The precarious life of an “undesirable foreigner” taking refuge in a hostile land
Let us examine for a moment the life in May 1940 of a foreign female refugee in France from an “undesirable” nation.
It concerns my father’s first wife, Hildegard, who along with their sickly 4-year-old son Walter, was hoping to reunite with her husband, lately arrested by the Belgian police and sent to France as a preliminary step to being deported to Auschwitz.

The document was a summons issued by the office of the Angers police headquarters that dealt with foreigners, addressed to Hildegard Sara Bomeisl*. It instructs her to appear this instant before the department dealing with foreigners, at the police headquarters located at town hall road, during the hours of 8 to 11 am, or from 2 to 5 pm. It instructs her to bring her receipt so that she can take possession of an ID card.
*While other paperwork issued by the French referred to Hilde by her married name, Hirschkind, here they refer to her by her maiden name of Bomeisl. Hilde had come to France from Belgium, and the French authorities were doubtless using Belgian-issued papers to establish her identity. It’s unclear whether using her maiden name was a way of degrading her, in addition to naming her Sara, or was merely a clerical mistake. (According to German law, all female Jews had to add the name Sara, and all male Jews had to add the name Israel. So I would have been Michael Israel Hickins.)

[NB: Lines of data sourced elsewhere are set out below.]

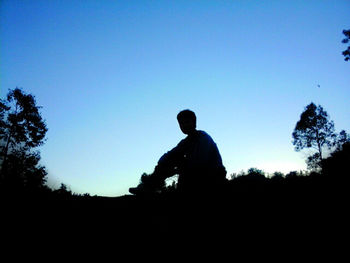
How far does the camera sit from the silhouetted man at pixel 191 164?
2.45m

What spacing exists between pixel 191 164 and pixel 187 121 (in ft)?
2.10

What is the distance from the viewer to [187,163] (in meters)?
2.62

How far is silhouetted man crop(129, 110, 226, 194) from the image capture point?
2446mm

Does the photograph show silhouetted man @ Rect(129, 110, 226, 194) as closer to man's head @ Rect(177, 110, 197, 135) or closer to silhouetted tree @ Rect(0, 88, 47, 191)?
man's head @ Rect(177, 110, 197, 135)

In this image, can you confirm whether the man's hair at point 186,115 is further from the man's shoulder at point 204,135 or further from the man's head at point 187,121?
the man's shoulder at point 204,135

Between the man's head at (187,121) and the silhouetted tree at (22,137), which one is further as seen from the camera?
the silhouetted tree at (22,137)

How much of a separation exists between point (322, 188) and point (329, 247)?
206 centimetres

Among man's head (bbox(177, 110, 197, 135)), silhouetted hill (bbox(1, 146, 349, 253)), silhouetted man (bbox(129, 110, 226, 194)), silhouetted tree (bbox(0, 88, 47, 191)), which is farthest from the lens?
silhouetted tree (bbox(0, 88, 47, 191))

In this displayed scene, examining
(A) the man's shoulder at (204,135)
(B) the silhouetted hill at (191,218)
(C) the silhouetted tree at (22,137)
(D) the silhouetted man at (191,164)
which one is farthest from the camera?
(C) the silhouetted tree at (22,137)

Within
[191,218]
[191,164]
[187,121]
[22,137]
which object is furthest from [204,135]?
[22,137]

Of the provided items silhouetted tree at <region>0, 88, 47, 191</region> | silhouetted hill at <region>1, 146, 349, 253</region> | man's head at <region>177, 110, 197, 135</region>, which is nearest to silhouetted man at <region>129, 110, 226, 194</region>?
man's head at <region>177, 110, 197, 135</region>

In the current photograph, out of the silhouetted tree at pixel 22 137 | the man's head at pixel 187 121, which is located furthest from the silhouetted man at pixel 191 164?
the silhouetted tree at pixel 22 137

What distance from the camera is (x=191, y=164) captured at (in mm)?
2562

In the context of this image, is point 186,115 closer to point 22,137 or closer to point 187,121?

Note that the words “as soon as possible” [i.e., appear as soon as possible] are crossed out, and replaced by the line “this instant [de suite, or literally, immediately upon receipt of this document].”
Below this, in handwriting, it says “arrived 11 am at the fire station on rue Jules Dauban May 22, 1940.”
Bring your own damn food
In the margin on the left, it instructs her to arrive with 3 days’ worth of food and no more than 30 kilos (about 66 pounds) of luggage. In pencil is added the instruction, “tomorrow 10 am, same address.”
It is signed by the security officer responsible for the department dealing with foreigners.
My father Max had been sent to the internment camp at Saint Cyprien earlier that month. Hilde arrived in Angers, hoping to find Max. Far from being reunited with her husband, having been identified as an “undesirable foreigner,” she was sent by the authorities to a different camp some 400 winding, treacherous kilometers (240 miles) away.
The parallels between her life and those of a Latino refugee in the United States, or a Palestinian in Gaza, or a Syrian in Italy, are obvious. People aren’t responsible for the actions of their stated representatives, elected or not. They are only responsible – and we are responsible – for how we treat others.
Do not stand by your neighbor’s blood
As Rabbi Danya Ruttenberg notes, the Jewish sage Maimonides in the 12th century opined that “there is no commandment as great as redeeming captives, for a captive is among the hungry, thirsty, naked, and is in mortal danger… And, "Do not stand by your neighbor’s blood."
Let’s remember these words the next time some godbother tries to use religious texts as a cudgel for the oppression of others.
There are no others – there is only us.